▶ _Problem description_
Please show every line of the records below that contains the word "located", copying each such line in full.

▶ _Recorded information_
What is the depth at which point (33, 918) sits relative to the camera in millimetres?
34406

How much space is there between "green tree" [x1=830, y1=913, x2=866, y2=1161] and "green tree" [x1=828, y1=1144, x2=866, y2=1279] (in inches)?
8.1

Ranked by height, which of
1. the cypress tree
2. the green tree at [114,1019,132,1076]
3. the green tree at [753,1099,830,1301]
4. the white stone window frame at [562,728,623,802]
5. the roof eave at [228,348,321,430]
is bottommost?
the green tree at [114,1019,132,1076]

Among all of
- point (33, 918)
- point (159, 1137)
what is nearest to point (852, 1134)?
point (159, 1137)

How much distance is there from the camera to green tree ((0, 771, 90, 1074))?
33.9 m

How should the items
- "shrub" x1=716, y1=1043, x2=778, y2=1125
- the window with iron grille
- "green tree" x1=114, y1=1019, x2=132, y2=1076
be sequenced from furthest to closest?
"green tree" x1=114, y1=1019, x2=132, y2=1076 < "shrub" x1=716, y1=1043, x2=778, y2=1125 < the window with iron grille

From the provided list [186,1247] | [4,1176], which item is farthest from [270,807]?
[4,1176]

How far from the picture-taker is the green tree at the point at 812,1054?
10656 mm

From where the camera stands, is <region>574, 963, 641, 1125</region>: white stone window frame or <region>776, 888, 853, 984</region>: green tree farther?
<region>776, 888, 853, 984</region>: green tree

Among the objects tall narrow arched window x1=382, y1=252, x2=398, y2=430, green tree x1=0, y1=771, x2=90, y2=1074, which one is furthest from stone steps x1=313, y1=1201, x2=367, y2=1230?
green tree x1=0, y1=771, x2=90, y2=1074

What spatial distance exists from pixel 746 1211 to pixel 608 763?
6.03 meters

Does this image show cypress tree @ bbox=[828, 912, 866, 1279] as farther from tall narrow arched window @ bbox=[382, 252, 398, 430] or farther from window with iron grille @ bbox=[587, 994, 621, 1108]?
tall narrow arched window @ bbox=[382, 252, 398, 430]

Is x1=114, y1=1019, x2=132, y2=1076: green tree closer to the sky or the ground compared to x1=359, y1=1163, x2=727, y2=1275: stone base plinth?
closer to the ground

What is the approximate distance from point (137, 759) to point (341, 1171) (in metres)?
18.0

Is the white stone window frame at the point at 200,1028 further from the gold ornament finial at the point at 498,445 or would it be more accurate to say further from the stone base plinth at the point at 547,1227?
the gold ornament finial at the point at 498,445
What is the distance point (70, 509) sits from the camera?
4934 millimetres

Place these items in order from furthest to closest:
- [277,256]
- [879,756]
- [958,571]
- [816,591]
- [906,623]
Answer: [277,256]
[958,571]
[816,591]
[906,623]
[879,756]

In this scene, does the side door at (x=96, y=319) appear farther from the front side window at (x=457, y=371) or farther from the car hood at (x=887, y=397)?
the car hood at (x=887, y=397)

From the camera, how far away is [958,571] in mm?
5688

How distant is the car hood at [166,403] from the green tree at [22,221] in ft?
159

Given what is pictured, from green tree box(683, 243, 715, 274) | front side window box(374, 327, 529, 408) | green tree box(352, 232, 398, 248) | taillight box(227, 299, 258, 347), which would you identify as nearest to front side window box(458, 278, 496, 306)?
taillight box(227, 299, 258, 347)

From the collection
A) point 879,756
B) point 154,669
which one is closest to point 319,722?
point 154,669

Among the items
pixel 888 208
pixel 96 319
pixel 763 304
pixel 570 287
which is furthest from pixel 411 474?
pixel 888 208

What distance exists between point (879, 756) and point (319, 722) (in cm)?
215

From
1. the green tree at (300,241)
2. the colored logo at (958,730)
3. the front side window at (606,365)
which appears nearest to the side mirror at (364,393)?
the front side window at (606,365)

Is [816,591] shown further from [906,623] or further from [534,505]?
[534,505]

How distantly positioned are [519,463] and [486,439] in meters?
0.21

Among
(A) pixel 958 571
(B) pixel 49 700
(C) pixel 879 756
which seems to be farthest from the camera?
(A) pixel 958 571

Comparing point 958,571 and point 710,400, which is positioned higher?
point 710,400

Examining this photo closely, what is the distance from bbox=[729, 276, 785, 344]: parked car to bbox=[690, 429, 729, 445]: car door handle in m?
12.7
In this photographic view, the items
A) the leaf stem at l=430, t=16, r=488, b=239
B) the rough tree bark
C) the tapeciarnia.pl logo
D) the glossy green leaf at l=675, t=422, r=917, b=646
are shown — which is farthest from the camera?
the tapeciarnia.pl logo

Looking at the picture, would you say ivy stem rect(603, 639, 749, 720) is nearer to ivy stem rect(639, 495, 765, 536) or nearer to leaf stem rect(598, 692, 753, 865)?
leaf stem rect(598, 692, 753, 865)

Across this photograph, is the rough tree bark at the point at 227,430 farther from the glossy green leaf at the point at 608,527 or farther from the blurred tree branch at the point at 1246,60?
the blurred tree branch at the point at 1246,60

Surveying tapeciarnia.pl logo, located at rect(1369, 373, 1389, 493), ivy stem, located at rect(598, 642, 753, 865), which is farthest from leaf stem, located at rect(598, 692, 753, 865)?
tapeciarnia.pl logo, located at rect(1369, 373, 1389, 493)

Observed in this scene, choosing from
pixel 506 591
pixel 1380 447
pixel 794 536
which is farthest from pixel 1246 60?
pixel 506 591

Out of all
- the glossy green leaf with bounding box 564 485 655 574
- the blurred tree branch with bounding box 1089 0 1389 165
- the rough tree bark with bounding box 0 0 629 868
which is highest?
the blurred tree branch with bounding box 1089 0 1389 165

▶ _Exercise response_
Surveying tapeciarnia.pl logo, located at rect(1369, 373, 1389, 493), ivy stem, located at rect(598, 642, 753, 865), which is farthest from leaf stem, located at rect(598, 692, 753, 865)?
tapeciarnia.pl logo, located at rect(1369, 373, 1389, 493)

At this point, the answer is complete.